SPHiNX

FLEXiBLE DEDUPLICATION

FLEXiBLE Deduplication

FLEXiBLE deduplication is a revolutionary compression process that optimizes storage usage and replication performance by comparing and storing only one file when the file is found as duplicate. Deduplication is the appliance’s heart that flawlessly streamlines the replication processes. The main data deduplication process consist of storing each unique data sequence only once. By discarding duplicate data elements, the deduplication engine sends only the changed data bits to the storage array. This way, the amount of transmitted data is significantly reduced and the speed of data backups increased. Data deduplication is also used for replication purposes in order to send only the unique blocks from the source to the target and if a block is not unique, it will send only the pointer to the right unique blocks to reduce bandwidth utilization.

Deduplication at the source removes redundant blocks before sending any data to the backup target (client or server). Source-based deduplication reduces bandwidth and storage use and it doesn’t require any additional hardware to deduplicate on. At the target, deduplication is network-based: backups are sent through the network to a remote location. Even if it requires more network bandwidth, the target deduplication is more efficient than source deduplication, particularly for big data sets.
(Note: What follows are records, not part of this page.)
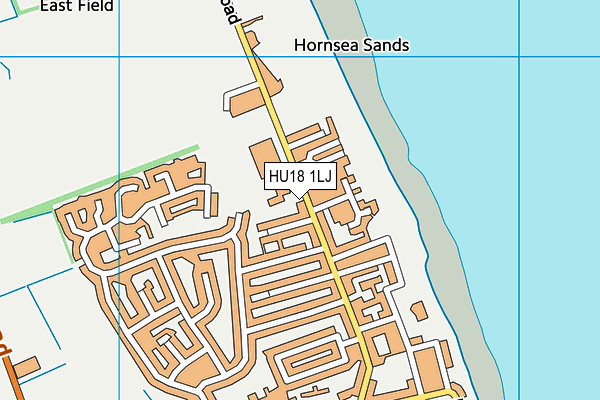 HU18 1LJ map - OS VectorMap District (Ordnance Survey)
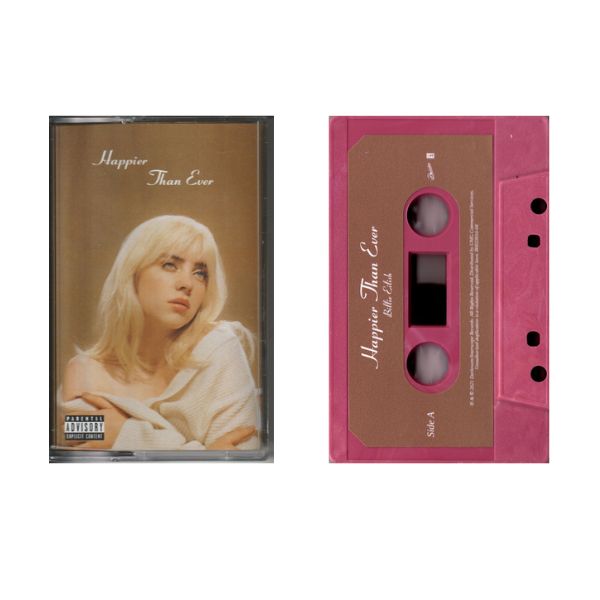 Billie Eilish - Happier than ever (Limited Edition Pink Cassette Tape)- K7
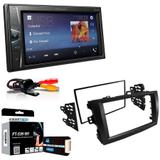 Central Multimidia Toyota Corolla 2009 a 2011 com Pioneer MVH G218BT, Camera de Re, Moldura Preta, Interface e Adaptador de Antena
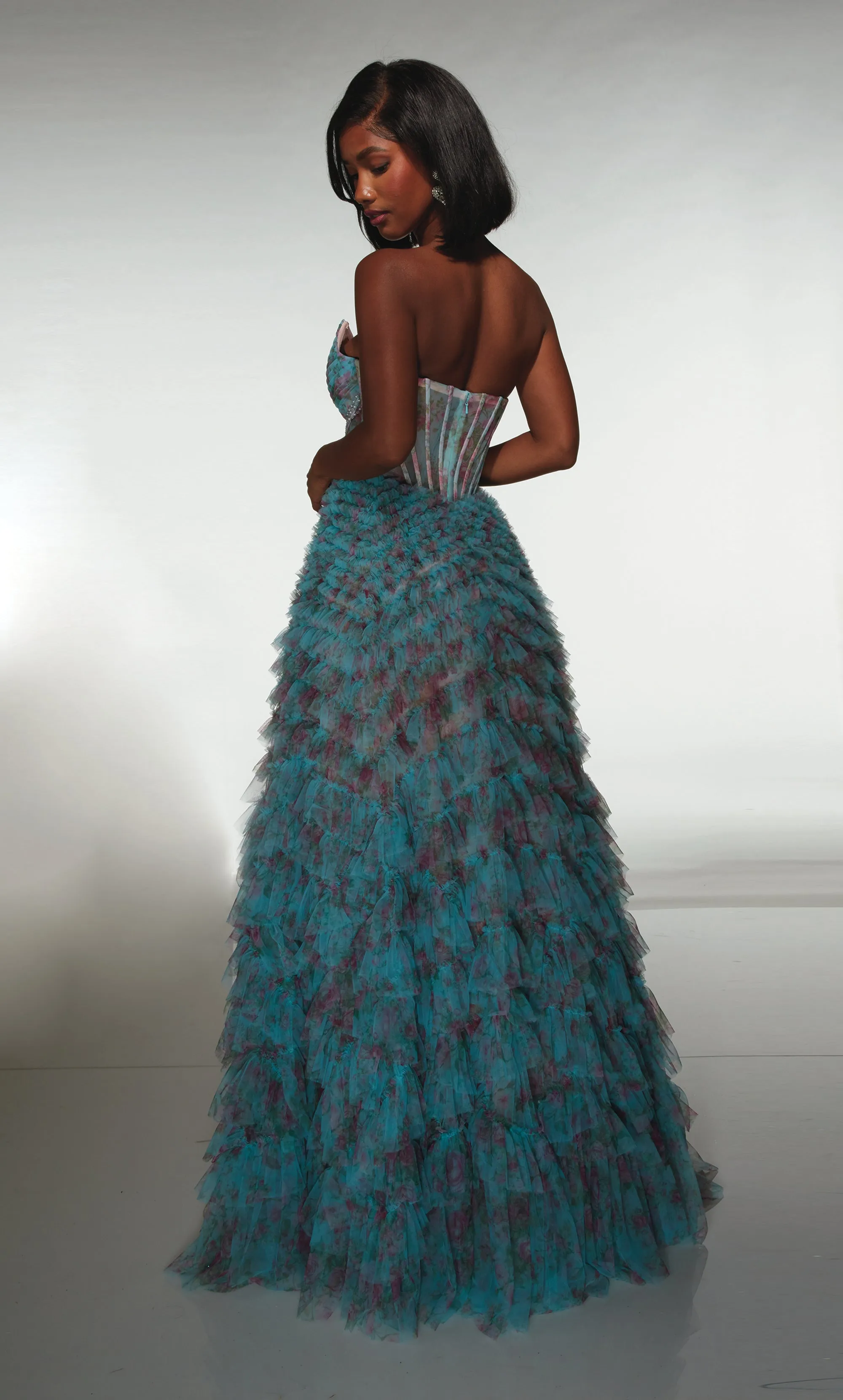 ALYCE Paris 62169 Alyce Long Cat-eye Neckline Corset A Line Dress sold by Alyce Paris product image thumbnail 2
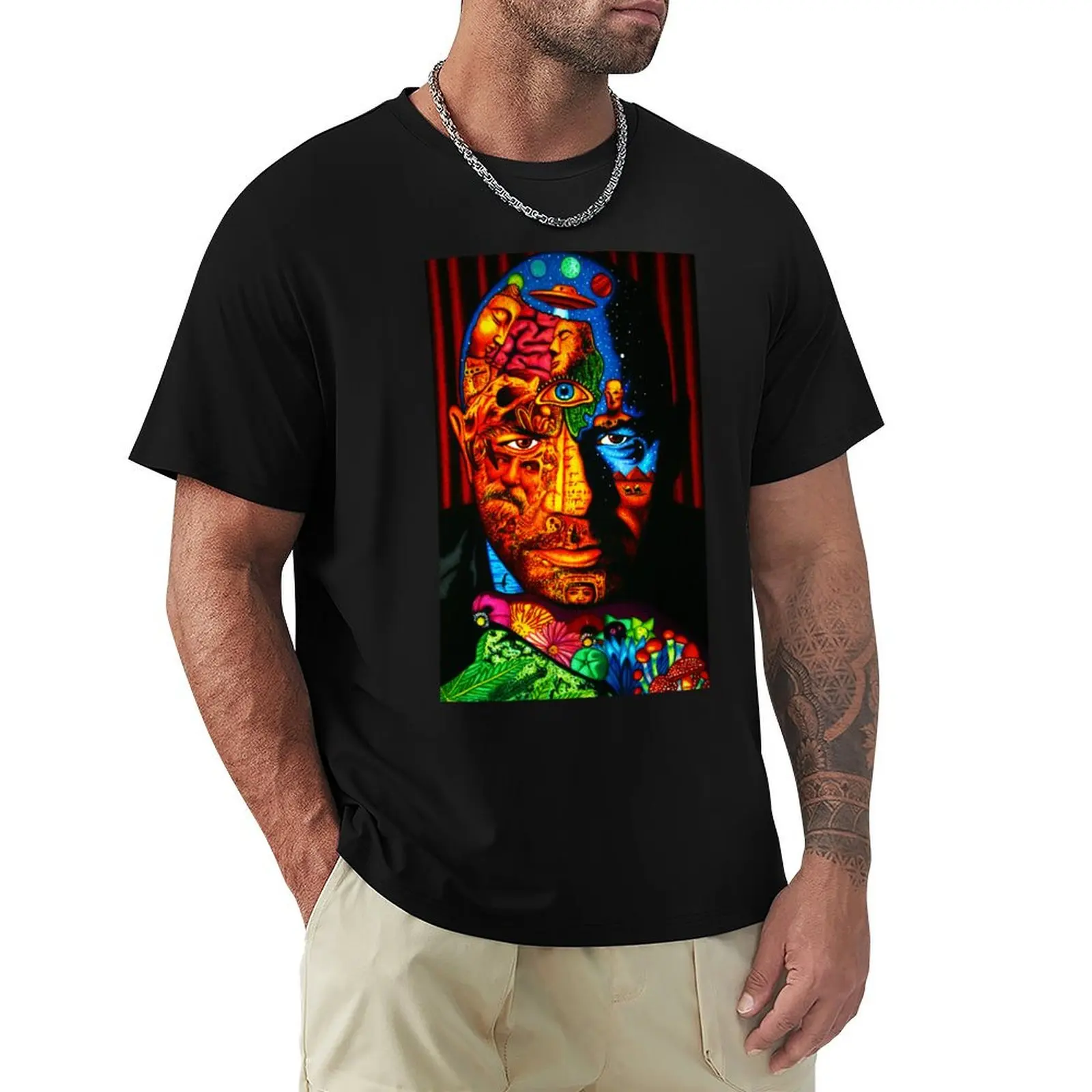 

Joe Rogan Reaching Out from the Kali Yuga T-Shirt tops valentines boutique clothes luxury designer plain t shirts men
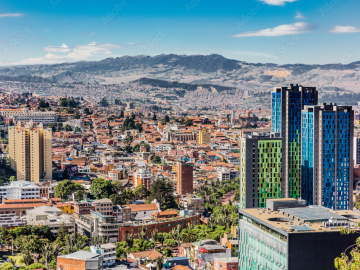 Bogota City Skyline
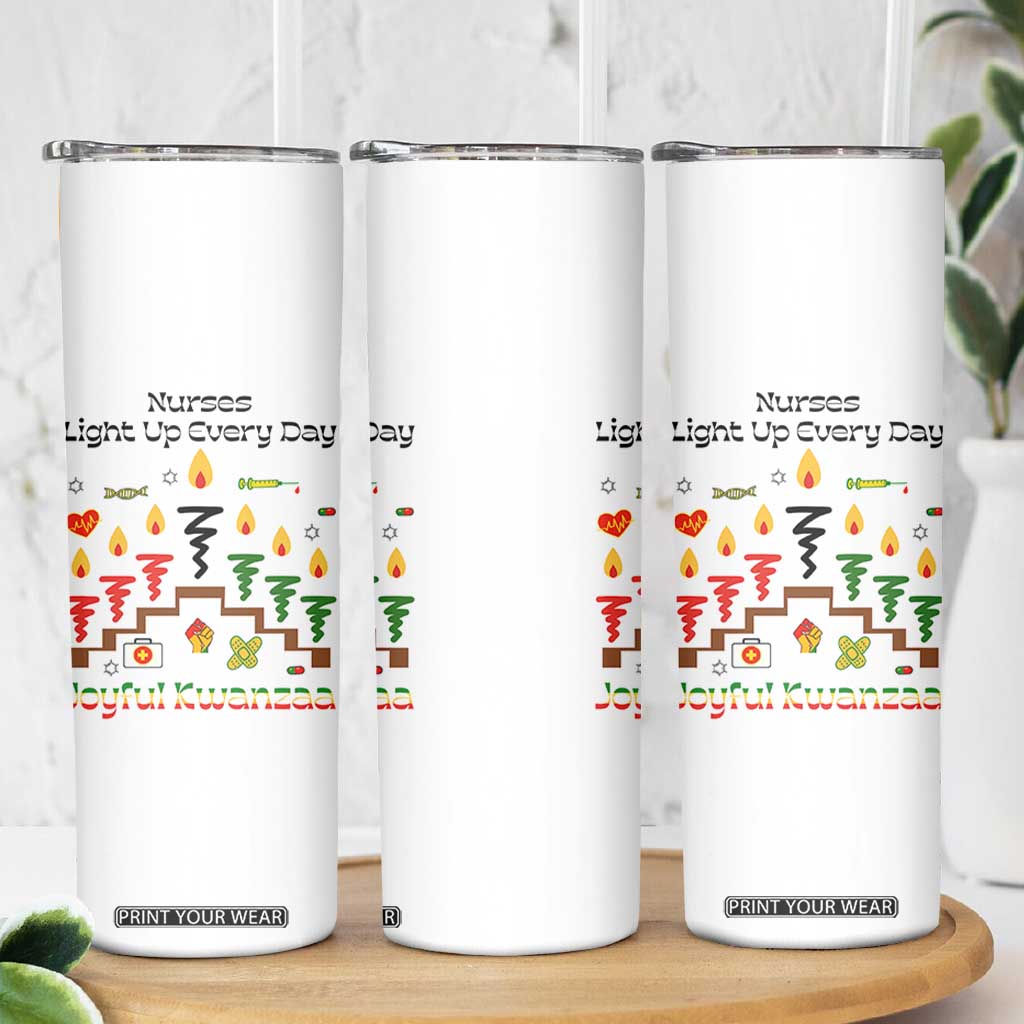 Joyful Kwanzaa Nurse Gift Skinny Tumbler Light Up Everyday TS12 Print Your Wear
Deduplication & Replication

Deduplication process starts at the original storage location. When data is replicated over, it ``arrives`` already deduped to the new storage location. By deduplication, data becomes intelligently compressed and shrunk in such a way that takes only a fraction of the storage space. In essence, it is a simple data compression process that eliminates all redundant copies of data and stores a single dataset. Copies of data blocks are replaced with pointers to the unique copy.

Local Repository

Once replicated, data is stored in a local repository (internal disks) that serves as a transition storage space (deduped storage); from here, data can be off-loaded to external disks (external storage). The local repository is used as a reference point for the entire deduplication process by comparing the files that are about to be backed up or archived with any stored copy of this file. After checking the attributes of the file against an index, the deduplication engine removes any duplicate files and keeps only one copy. If the file is unique, but updated, only the stub that points to the original file is stored.

Cloud Repository

If the backup target is not a physical storage unit, SPHiNX can back up data to a deduped repository hosted in the cloud. The deduplication process runs the same way as for the local repository, The file is broken into blocks with same fixed size and each block is processed using hash algorithms. Once the block is analyzed, its signature is compared against the deduplication table. Only if the block’s signature is not found in the table, the data is backed up and stored on the disk.